2. Incident Response / Forensics

  • Forensic readiness

    To a certain extent this benefits is real. However, it’s not a cloud-only benefit. You get the same benefit by simply doing virtualization on your infrastructure. VMware allows you to easily clone an image so that you can perform whatever analysis is needed on the image instead of the original virtual machine. Same as Xen.

    However, think about the cases where forensics require physical hard disk scan in case the attacker has “rm” the “bad stuff” such as audit trails or root kit. You now have NO WAY of getting to that in a virtualized environment. Granted, this is probably an issue with any network/san attached storage.

  • Decrease evidence acquisition time

    Same as above, it’s not a cloud-exclusive benefit. It’s simply a benefit of virtualization. The only real benefit of the cloud, as mentioned by Craig, is not having to “find” storage. Though I would say that’s the least of your worries if there’s a real attack that happened.

  • Eliminate or reduce service downtime

    First, if the server/VM is truly “0wn3d”, I am not sure you want to keep that system up and running. You may want to bring a good copy of the VM up and run that instead. (or just go back to a previous good snapshot.)

    Second, with the cloud, you don’t even have a CHOICE of using physical acquisition toolkit. So I am not so sure that’s a benefit. :)

  • Decrease evidence transfer time

    Again, not a real benefit of the cloud.
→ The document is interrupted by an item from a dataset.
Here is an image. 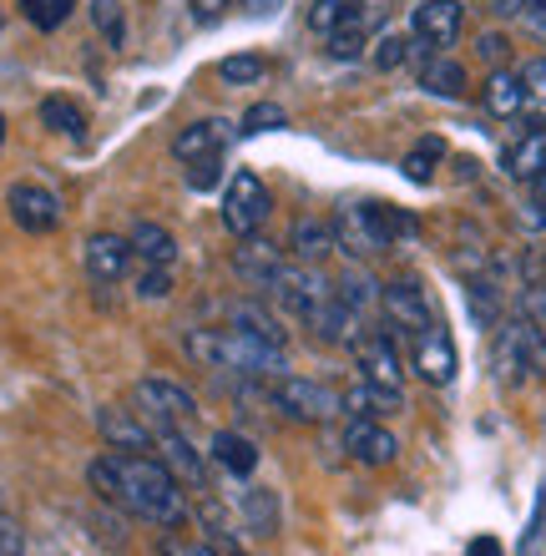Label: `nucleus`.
<instances>
[{"mask_svg": "<svg viewBox=\"0 0 546 556\" xmlns=\"http://www.w3.org/2000/svg\"><path fill=\"white\" fill-rule=\"evenodd\" d=\"M87 481L97 496L122 506L137 521H152V527H182L188 521V491L157 455L112 451L102 460H91Z\"/></svg>", "mask_w": 546, "mask_h": 556, "instance_id": "obj_1", "label": "nucleus"}, {"mask_svg": "<svg viewBox=\"0 0 546 556\" xmlns=\"http://www.w3.org/2000/svg\"><path fill=\"white\" fill-rule=\"evenodd\" d=\"M188 354L203 359L207 369H233L243 380H279L289 369V354L279 344H264V339L243 334V329H192L188 334Z\"/></svg>", "mask_w": 546, "mask_h": 556, "instance_id": "obj_2", "label": "nucleus"}, {"mask_svg": "<svg viewBox=\"0 0 546 556\" xmlns=\"http://www.w3.org/2000/svg\"><path fill=\"white\" fill-rule=\"evenodd\" d=\"M329 223H334V249L350 258H374L395 243L390 223H384V203H344Z\"/></svg>", "mask_w": 546, "mask_h": 556, "instance_id": "obj_3", "label": "nucleus"}, {"mask_svg": "<svg viewBox=\"0 0 546 556\" xmlns=\"http://www.w3.org/2000/svg\"><path fill=\"white\" fill-rule=\"evenodd\" d=\"M268 213H274V198H268L264 177L249 173V167H238L233 182L223 188V228L233 238H253L268 223Z\"/></svg>", "mask_w": 546, "mask_h": 556, "instance_id": "obj_4", "label": "nucleus"}, {"mask_svg": "<svg viewBox=\"0 0 546 556\" xmlns=\"http://www.w3.org/2000/svg\"><path fill=\"white\" fill-rule=\"evenodd\" d=\"M274 405H279L289 420H304V425H325L334 415H344L340 405V390H329L319 380H304V375H279L274 380Z\"/></svg>", "mask_w": 546, "mask_h": 556, "instance_id": "obj_5", "label": "nucleus"}, {"mask_svg": "<svg viewBox=\"0 0 546 556\" xmlns=\"http://www.w3.org/2000/svg\"><path fill=\"white\" fill-rule=\"evenodd\" d=\"M268 293H274V299L294 314V319L309 324L314 314L334 299V283L325 278V268H319V264H283V274L274 278V289H268Z\"/></svg>", "mask_w": 546, "mask_h": 556, "instance_id": "obj_6", "label": "nucleus"}, {"mask_svg": "<svg viewBox=\"0 0 546 556\" xmlns=\"http://www.w3.org/2000/svg\"><path fill=\"white\" fill-rule=\"evenodd\" d=\"M132 400H137V410L148 415V420H163V425H192L198 420V400H192L178 380H163V375L137 380Z\"/></svg>", "mask_w": 546, "mask_h": 556, "instance_id": "obj_7", "label": "nucleus"}, {"mask_svg": "<svg viewBox=\"0 0 546 556\" xmlns=\"http://www.w3.org/2000/svg\"><path fill=\"white\" fill-rule=\"evenodd\" d=\"M460 26H466V5H460V0H420L410 15V30H415V46H420V51L456 46Z\"/></svg>", "mask_w": 546, "mask_h": 556, "instance_id": "obj_8", "label": "nucleus"}, {"mask_svg": "<svg viewBox=\"0 0 546 556\" xmlns=\"http://www.w3.org/2000/svg\"><path fill=\"white\" fill-rule=\"evenodd\" d=\"M5 207H11V218L26 233H56L61 228V198L51 188H41V182H11Z\"/></svg>", "mask_w": 546, "mask_h": 556, "instance_id": "obj_9", "label": "nucleus"}, {"mask_svg": "<svg viewBox=\"0 0 546 556\" xmlns=\"http://www.w3.org/2000/svg\"><path fill=\"white\" fill-rule=\"evenodd\" d=\"M380 308L384 319L395 324V329H405V334H420V329H430L435 324V308H430L426 289L415 283V278H395V283H384L380 289Z\"/></svg>", "mask_w": 546, "mask_h": 556, "instance_id": "obj_10", "label": "nucleus"}, {"mask_svg": "<svg viewBox=\"0 0 546 556\" xmlns=\"http://www.w3.org/2000/svg\"><path fill=\"white\" fill-rule=\"evenodd\" d=\"M148 425H152V451H157V460H163L182 485L203 491V455L182 435V425H163V420H148Z\"/></svg>", "mask_w": 546, "mask_h": 556, "instance_id": "obj_11", "label": "nucleus"}, {"mask_svg": "<svg viewBox=\"0 0 546 556\" xmlns=\"http://www.w3.org/2000/svg\"><path fill=\"white\" fill-rule=\"evenodd\" d=\"M355 359H359V369H365V380L380 384V390H399V380H405V365H399V350H395V334H390V329L359 334Z\"/></svg>", "mask_w": 546, "mask_h": 556, "instance_id": "obj_12", "label": "nucleus"}, {"mask_svg": "<svg viewBox=\"0 0 546 556\" xmlns=\"http://www.w3.org/2000/svg\"><path fill=\"white\" fill-rule=\"evenodd\" d=\"M410 365H415V375H420L426 384H450L456 380V344H450V334H445L441 324H430V329L415 334Z\"/></svg>", "mask_w": 546, "mask_h": 556, "instance_id": "obj_13", "label": "nucleus"}, {"mask_svg": "<svg viewBox=\"0 0 546 556\" xmlns=\"http://www.w3.org/2000/svg\"><path fill=\"white\" fill-rule=\"evenodd\" d=\"M81 258H87V274L97 278V283H122L137 253H132V238H122V233H91L87 249H81Z\"/></svg>", "mask_w": 546, "mask_h": 556, "instance_id": "obj_14", "label": "nucleus"}, {"mask_svg": "<svg viewBox=\"0 0 546 556\" xmlns=\"http://www.w3.org/2000/svg\"><path fill=\"white\" fill-rule=\"evenodd\" d=\"M97 430L112 451H132V455H148L152 451V425L142 410H122V405H106L97 410Z\"/></svg>", "mask_w": 546, "mask_h": 556, "instance_id": "obj_15", "label": "nucleus"}, {"mask_svg": "<svg viewBox=\"0 0 546 556\" xmlns=\"http://www.w3.org/2000/svg\"><path fill=\"white\" fill-rule=\"evenodd\" d=\"M344 451L355 455L359 466H390L399 455V440L384 430L380 420H350V430H344Z\"/></svg>", "mask_w": 546, "mask_h": 556, "instance_id": "obj_16", "label": "nucleus"}, {"mask_svg": "<svg viewBox=\"0 0 546 556\" xmlns=\"http://www.w3.org/2000/svg\"><path fill=\"white\" fill-rule=\"evenodd\" d=\"M223 147H228V122L207 117V122H188V127L173 137V157L203 162V157H223Z\"/></svg>", "mask_w": 546, "mask_h": 556, "instance_id": "obj_17", "label": "nucleus"}, {"mask_svg": "<svg viewBox=\"0 0 546 556\" xmlns=\"http://www.w3.org/2000/svg\"><path fill=\"white\" fill-rule=\"evenodd\" d=\"M526 87H521V72H511V66H496V72L486 76V87H481V106H486L491 117H521L526 112Z\"/></svg>", "mask_w": 546, "mask_h": 556, "instance_id": "obj_18", "label": "nucleus"}, {"mask_svg": "<svg viewBox=\"0 0 546 556\" xmlns=\"http://www.w3.org/2000/svg\"><path fill=\"white\" fill-rule=\"evenodd\" d=\"M233 268H238V278H249L253 289H274V278L283 274V253L253 233V238H243V249H238Z\"/></svg>", "mask_w": 546, "mask_h": 556, "instance_id": "obj_19", "label": "nucleus"}, {"mask_svg": "<svg viewBox=\"0 0 546 556\" xmlns=\"http://www.w3.org/2000/svg\"><path fill=\"white\" fill-rule=\"evenodd\" d=\"M289 253H294V264H325L329 253H334V223L294 218V228H289Z\"/></svg>", "mask_w": 546, "mask_h": 556, "instance_id": "obj_20", "label": "nucleus"}, {"mask_svg": "<svg viewBox=\"0 0 546 556\" xmlns=\"http://www.w3.org/2000/svg\"><path fill=\"white\" fill-rule=\"evenodd\" d=\"M496 369H501V384H521L532 375V365H526V339H521V319L496 324Z\"/></svg>", "mask_w": 546, "mask_h": 556, "instance_id": "obj_21", "label": "nucleus"}, {"mask_svg": "<svg viewBox=\"0 0 546 556\" xmlns=\"http://www.w3.org/2000/svg\"><path fill=\"white\" fill-rule=\"evenodd\" d=\"M127 238H132V253L142 258V264H157V268H173V264H178V238L167 233L163 223L142 218Z\"/></svg>", "mask_w": 546, "mask_h": 556, "instance_id": "obj_22", "label": "nucleus"}, {"mask_svg": "<svg viewBox=\"0 0 546 556\" xmlns=\"http://www.w3.org/2000/svg\"><path fill=\"white\" fill-rule=\"evenodd\" d=\"M238 516H243V527L253 536H274L279 531V496L268 491V485H249L243 496H238Z\"/></svg>", "mask_w": 546, "mask_h": 556, "instance_id": "obj_23", "label": "nucleus"}, {"mask_svg": "<svg viewBox=\"0 0 546 556\" xmlns=\"http://www.w3.org/2000/svg\"><path fill=\"white\" fill-rule=\"evenodd\" d=\"M213 460H218V470H228V476H253V470H258V445H253L249 435H238V430H218V435H213Z\"/></svg>", "mask_w": 546, "mask_h": 556, "instance_id": "obj_24", "label": "nucleus"}, {"mask_svg": "<svg viewBox=\"0 0 546 556\" xmlns=\"http://www.w3.org/2000/svg\"><path fill=\"white\" fill-rule=\"evenodd\" d=\"M340 405H344L350 420H374V415H384V410H399V390H380V384L359 380L355 390H344L340 395Z\"/></svg>", "mask_w": 546, "mask_h": 556, "instance_id": "obj_25", "label": "nucleus"}, {"mask_svg": "<svg viewBox=\"0 0 546 556\" xmlns=\"http://www.w3.org/2000/svg\"><path fill=\"white\" fill-rule=\"evenodd\" d=\"M420 87H426L430 97H441V102H460V97H466V66H460V61H450V56L426 61Z\"/></svg>", "mask_w": 546, "mask_h": 556, "instance_id": "obj_26", "label": "nucleus"}, {"mask_svg": "<svg viewBox=\"0 0 546 556\" xmlns=\"http://www.w3.org/2000/svg\"><path fill=\"white\" fill-rule=\"evenodd\" d=\"M542 167H546V127H532V132L506 152V173L517 177V182H532Z\"/></svg>", "mask_w": 546, "mask_h": 556, "instance_id": "obj_27", "label": "nucleus"}, {"mask_svg": "<svg viewBox=\"0 0 546 556\" xmlns=\"http://www.w3.org/2000/svg\"><path fill=\"white\" fill-rule=\"evenodd\" d=\"M359 15H365L359 0H314L309 26L319 30V36H334V30H344V26H359Z\"/></svg>", "mask_w": 546, "mask_h": 556, "instance_id": "obj_28", "label": "nucleus"}, {"mask_svg": "<svg viewBox=\"0 0 546 556\" xmlns=\"http://www.w3.org/2000/svg\"><path fill=\"white\" fill-rule=\"evenodd\" d=\"M41 127L56 137H81L87 132V112L72 102V97H46L41 102Z\"/></svg>", "mask_w": 546, "mask_h": 556, "instance_id": "obj_29", "label": "nucleus"}, {"mask_svg": "<svg viewBox=\"0 0 546 556\" xmlns=\"http://www.w3.org/2000/svg\"><path fill=\"white\" fill-rule=\"evenodd\" d=\"M228 324H233V329H243V334H253V339H264V344H279V350H283V329H279V319H274L264 304H233Z\"/></svg>", "mask_w": 546, "mask_h": 556, "instance_id": "obj_30", "label": "nucleus"}, {"mask_svg": "<svg viewBox=\"0 0 546 556\" xmlns=\"http://www.w3.org/2000/svg\"><path fill=\"white\" fill-rule=\"evenodd\" d=\"M334 293H340V304H344V308H355L359 319H365L369 308L380 304V283H374V278H369L365 268H350V274H344L340 283H334Z\"/></svg>", "mask_w": 546, "mask_h": 556, "instance_id": "obj_31", "label": "nucleus"}, {"mask_svg": "<svg viewBox=\"0 0 546 556\" xmlns=\"http://www.w3.org/2000/svg\"><path fill=\"white\" fill-rule=\"evenodd\" d=\"M466 304H471V319L481 324V329H496V324H501V293H496V283H486V278H471V283H466Z\"/></svg>", "mask_w": 546, "mask_h": 556, "instance_id": "obj_32", "label": "nucleus"}, {"mask_svg": "<svg viewBox=\"0 0 546 556\" xmlns=\"http://www.w3.org/2000/svg\"><path fill=\"white\" fill-rule=\"evenodd\" d=\"M218 76L228 81V87H258L268 76V61L258 56V51H238V56L218 61Z\"/></svg>", "mask_w": 546, "mask_h": 556, "instance_id": "obj_33", "label": "nucleus"}, {"mask_svg": "<svg viewBox=\"0 0 546 556\" xmlns=\"http://www.w3.org/2000/svg\"><path fill=\"white\" fill-rule=\"evenodd\" d=\"M441 157H445V142H441V137L415 142L410 152H405V177H410V182H430V177H435V167H441Z\"/></svg>", "mask_w": 546, "mask_h": 556, "instance_id": "obj_34", "label": "nucleus"}, {"mask_svg": "<svg viewBox=\"0 0 546 556\" xmlns=\"http://www.w3.org/2000/svg\"><path fill=\"white\" fill-rule=\"evenodd\" d=\"M76 0H21V15H26L36 30H61L72 21Z\"/></svg>", "mask_w": 546, "mask_h": 556, "instance_id": "obj_35", "label": "nucleus"}, {"mask_svg": "<svg viewBox=\"0 0 546 556\" xmlns=\"http://www.w3.org/2000/svg\"><path fill=\"white\" fill-rule=\"evenodd\" d=\"M91 26L102 30L112 46H122V36H127V21H122V0H91Z\"/></svg>", "mask_w": 546, "mask_h": 556, "instance_id": "obj_36", "label": "nucleus"}, {"mask_svg": "<svg viewBox=\"0 0 546 556\" xmlns=\"http://www.w3.org/2000/svg\"><path fill=\"white\" fill-rule=\"evenodd\" d=\"M546 542V485L536 491V511L532 521H526V531H521V542H517V556H536Z\"/></svg>", "mask_w": 546, "mask_h": 556, "instance_id": "obj_37", "label": "nucleus"}, {"mask_svg": "<svg viewBox=\"0 0 546 556\" xmlns=\"http://www.w3.org/2000/svg\"><path fill=\"white\" fill-rule=\"evenodd\" d=\"M405 56H410V41H405V36H399V30H390V36H380V41H374V66H380V72H395V66H405Z\"/></svg>", "mask_w": 546, "mask_h": 556, "instance_id": "obj_38", "label": "nucleus"}, {"mask_svg": "<svg viewBox=\"0 0 546 556\" xmlns=\"http://www.w3.org/2000/svg\"><path fill=\"white\" fill-rule=\"evenodd\" d=\"M274 127H283V106H274V102H258V106H249L243 112V122H238V132H274Z\"/></svg>", "mask_w": 546, "mask_h": 556, "instance_id": "obj_39", "label": "nucleus"}, {"mask_svg": "<svg viewBox=\"0 0 546 556\" xmlns=\"http://www.w3.org/2000/svg\"><path fill=\"white\" fill-rule=\"evenodd\" d=\"M521 314H526L536 329H546V278H526V283H521Z\"/></svg>", "mask_w": 546, "mask_h": 556, "instance_id": "obj_40", "label": "nucleus"}, {"mask_svg": "<svg viewBox=\"0 0 546 556\" xmlns=\"http://www.w3.org/2000/svg\"><path fill=\"white\" fill-rule=\"evenodd\" d=\"M521 339H526V365H532V375L546 380V329H536V324L521 314Z\"/></svg>", "mask_w": 546, "mask_h": 556, "instance_id": "obj_41", "label": "nucleus"}, {"mask_svg": "<svg viewBox=\"0 0 546 556\" xmlns=\"http://www.w3.org/2000/svg\"><path fill=\"white\" fill-rule=\"evenodd\" d=\"M137 293H142V299H167V293H173V274L157 268V264H148L142 274H137Z\"/></svg>", "mask_w": 546, "mask_h": 556, "instance_id": "obj_42", "label": "nucleus"}, {"mask_svg": "<svg viewBox=\"0 0 546 556\" xmlns=\"http://www.w3.org/2000/svg\"><path fill=\"white\" fill-rule=\"evenodd\" d=\"M475 56L486 61V66H506V56H511V41H506L501 30H486V36H475Z\"/></svg>", "mask_w": 546, "mask_h": 556, "instance_id": "obj_43", "label": "nucleus"}, {"mask_svg": "<svg viewBox=\"0 0 546 556\" xmlns=\"http://www.w3.org/2000/svg\"><path fill=\"white\" fill-rule=\"evenodd\" d=\"M359 51H365V36H359V26H344V30H334V36H329V56L350 61V56H359Z\"/></svg>", "mask_w": 546, "mask_h": 556, "instance_id": "obj_44", "label": "nucleus"}, {"mask_svg": "<svg viewBox=\"0 0 546 556\" xmlns=\"http://www.w3.org/2000/svg\"><path fill=\"white\" fill-rule=\"evenodd\" d=\"M517 223H521V233H542L546 228V198H526V203H517Z\"/></svg>", "mask_w": 546, "mask_h": 556, "instance_id": "obj_45", "label": "nucleus"}, {"mask_svg": "<svg viewBox=\"0 0 546 556\" xmlns=\"http://www.w3.org/2000/svg\"><path fill=\"white\" fill-rule=\"evenodd\" d=\"M521 87H526L532 102H546V56H532L521 66Z\"/></svg>", "mask_w": 546, "mask_h": 556, "instance_id": "obj_46", "label": "nucleus"}, {"mask_svg": "<svg viewBox=\"0 0 546 556\" xmlns=\"http://www.w3.org/2000/svg\"><path fill=\"white\" fill-rule=\"evenodd\" d=\"M218 182V157H203V162H188V188L192 192H207Z\"/></svg>", "mask_w": 546, "mask_h": 556, "instance_id": "obj_47", "label": "nucleus"}, {"mask_svg": "<svg viewBox=\"0 0 546 556\" xmlns=\"http://www.w3.org/2000/svg\"><path fill=\"white\" fill-rule=\"evenodd\" d=\"M0 556H26V531L11 516H0Z\"/></svg>", "mask_w": 546, "mask_h": 556, "instance_id": "obj_48", "label": "nucleus"}, {"mask_svg": "<svg viewBox=\"0 0 546 556\" xmlns=\"http://www.w3.org/2000/svg\"><path fill=\"white\" fill-rule=\"evenodd\" d=\"M228 5H233V0H188V11H192V21H198V26L223 21V15H228Z\"/></svg>", "mask_w": 546, "mask_h": 556, "instance_id": "obj_49", "label": "nucleus"}, {"mask_svg": "<svg viewBox=\"0 0 546 556\" xmlns=\"http://www.w3.org/2000/svg\"><path fill=\"white\" fill-rule=\"evenodd\" d=\"M521 21H526V30H532L536 41H546V0H526Z\"/></svg>", "mask_w": 546, "mask_h": 556, "instance_id": "obj_50", "label": "nucleus"}, {"mask_svg": "<svg viewBox=\"0 0 546 556\" xmlns=\"http://www.w3.org/2000/svg\"><path fill=\"white\" fill-rule=\"evenodd\" d=\"M466 556H501V542H496V536H475V542L466 546Z\"/></svg>", "mask_w": 546, "mask_h": 556, "instance_id": "obj_51", "label": "nucleus"}, {"mask_svg": "<svg viewBox=\"0 0 546 556\" xmlns=\"http://www.w3.org/2000/svg\"><path fill=\"white\" fill-rule=\"evenodd\" d=\"M491 11L496 15H521L526 11V0H491Z\"/></svg>", "mask_w": 546, "mask_h": 556, "instance_id": "obj_52", "label": "nucleus"}, {"mask_svg": "<svg viewBox=\"0 0 546 556\" xmlns=\"http://www.w3.org/2000/svg\"><path fill=\"white\" fill-rule=\"evenodd\" d=\"M243 11H249V15H268V11H279V0H243Z\"/></svg>", "mask_w": 546, "mask_h": 556, "instance_id": "obj_53", "label": "nucleus"}, {"mask_svg": "<svg viewBox=\"0 0 546 556\" xmlns=\"http://www.w3.org/2000/svg\"><path fill=\"white\" fill-rule=\"evenodd\" d=\"M532 192H536V198H546V167H542V173L532 177Z\"/></svg>", "mask_w": 546, "mask_h": 556, "instance_id": "obj_54", "label": "nucleus"}, {"mask_svg": "<svg viewBox=\"0 0 546 556\" xmlns=\"http://www.w3.org/2000/svg\"><path fill=\"white\" fill-rule=\"evenodd\" d=\"M0 147H5V112H0Z\"/></svg>", "mask_w": 546, "mask_h": 556, "instance_id": "obj_55", "label": "nucleus"}, {"mask_svg": "<svg viewBox=\"0 0 546 556\" xmlns=\"http://www.w3.org/2000/svg\"><path fill=\"white\" fill-rule=\"evenodd\" d=\"M0 506H5V496H0Z\"/></svg>", "mask_w": 546, "mask_h": 556, "instance_id": "obj_56", "label": "nucleus"}]
</instances>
First, bit-by-bit copies of the VM in the cloud still takes time just like if you would in the real world. Second, this benefit can also be realized as part of the internal VM infrastructure, not cloud-exclusive.
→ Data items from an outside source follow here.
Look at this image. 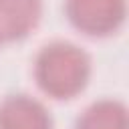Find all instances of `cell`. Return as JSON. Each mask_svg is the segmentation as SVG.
I'll list each match as a JSON object with an SVG mask.
<instances>
[{
	"label": "cell",
	"instance_id": "cell-1",
	"mask_svg": "<svg viewBox=\"0 0 129 129\" xmlns=\"http://www.w3.org/2000/svg\"><path fill=\"white\" fill-rule=\"evenodd\" d=\"M93 75L91 54L71 40H50L34 56L32 77L40 93L54 101L81 95Z\"/></svg>",
	"mask_w": 129,
	"mask_h": 129
},
{
	"label": "cell",
	"instance_id": "cell-2",
	"mask_svg": "<svg viewBox=\"0 0 129 129\" xmlns=\"http://www.w3.org/2000/svg\"><path fill=\"white\" fill-rule=\"evenodd\" d=\"M62 10L69 24L91 38L113 36L127 20V0H64Z\"/></svg>",
	"mask_w": 129,
	"mask_h": 129
},
{
	"label": "cell",
	"instance_id": "cell-3",
	"mask_svg": "<svg viewBox=\"0 0 129 129\" xmlns=\"http://www.w3.org/2000/svg\"><path fill=\"white\" fill-rule=\"evenodd\" d=\"M0 129H54V119L40 99L10 93L0 101Z\"/></svg>",
	"mask_w": 129,
	"mask_h": 129
},
{
	"label": "cell",
	"instance_id": "cell-4",
	"mask_svg": "<svg viewBox=\"0 0 129 129\" xmlns=\"http://www.w3.org/2000/svg\"><path fill=\"white\" fill-rule=\"evenodd\" d=\"M42 0H0V42H18L36 30Z\"/></svg>",
	"mask_w": 129,
	"mask_h": 129
},
{
	"label": "cell",
	"instance_id": "cell-5",
	"mask_svg": "<svg viewBox=\"0 0 129 129\" xmlns=\"http://www.w3.org/2000/svg\"><path fill=\"white\" fill-rule=\"evenodd\" d=\"M73 129H129L127 107L113 97L97 99L81 111Z\"/></svg>",
	"mask_w": 129,
	"mask_h": 129
},
{
	"label": "cell",
	"instance_id": "cell-6",
	"mask_svg": "<svg viewBox=\"0 0 129 129\" xmlns=\"http://www.w3.org/2000/svg\"><path fill=\"white\" fill-rule=\"evenodd\" d=\"M0 44H2V42H0Z\"/></svg>",
	"mask_w": 129,
	"mask_h": 129
}]
</instances>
  • Eliminate forensic image verification time

    Ok, so this is a minor benefit, but not a security benefit of the cloud. It’s more about the performance and scalability of the cloud.

  • Decrease time to access protected documents

    Both this and the next benefit are really about the elasticity and scalability of the clouds and not security.

3. Password assurance testing (aka cracking)

  • Decrease password cracking time

    Same as above, this is about the benefits of elasticity and scalability, not security.

  • Keep cracking activities to dedicated machines

    Same as above, this is about the benefits of elasticity and scalability, not security.

4. Logging

  • ‘Unlimited’, pay per drink storage
  • Improve log indexing and search
  • Getting compliant with Extended logging

Ok, this is about the utility and scalability of the cloud. Not a cloud security benefit. It’s about using the cloud for security tasks.

5. Improve the state of security software (performance)

  • Drive vendors to create more efficient security software

    I believe this is true for even software on dedicated machines. Not cloud-exclusive.

6. Secure builds

  • Pre-hardened, change control builds

    This I agree with. Having pre-built images that are secure from the start is a HUGE benefit. Though it’s a benefit of virtualization and virtual machines, not cloud-exclusive.

  • Reduce exposure through patching offline

    I don’t understand this one. Once the VM is running in production, I can imagine taking that down to do patching. You would have to manage the patching process like any other machine, no?

    Now image templates can be updated with patches so if new machines are started, they are pre-patched.

  • Easier to test impact of security changes

    Again I agree. However, it’s still the benefit of virtualization, not necessarily cloud-exclusive.

7. Security Testing

  • Reduce cost of testing security:

    Agreed. It’s a side benefit of economies of scale.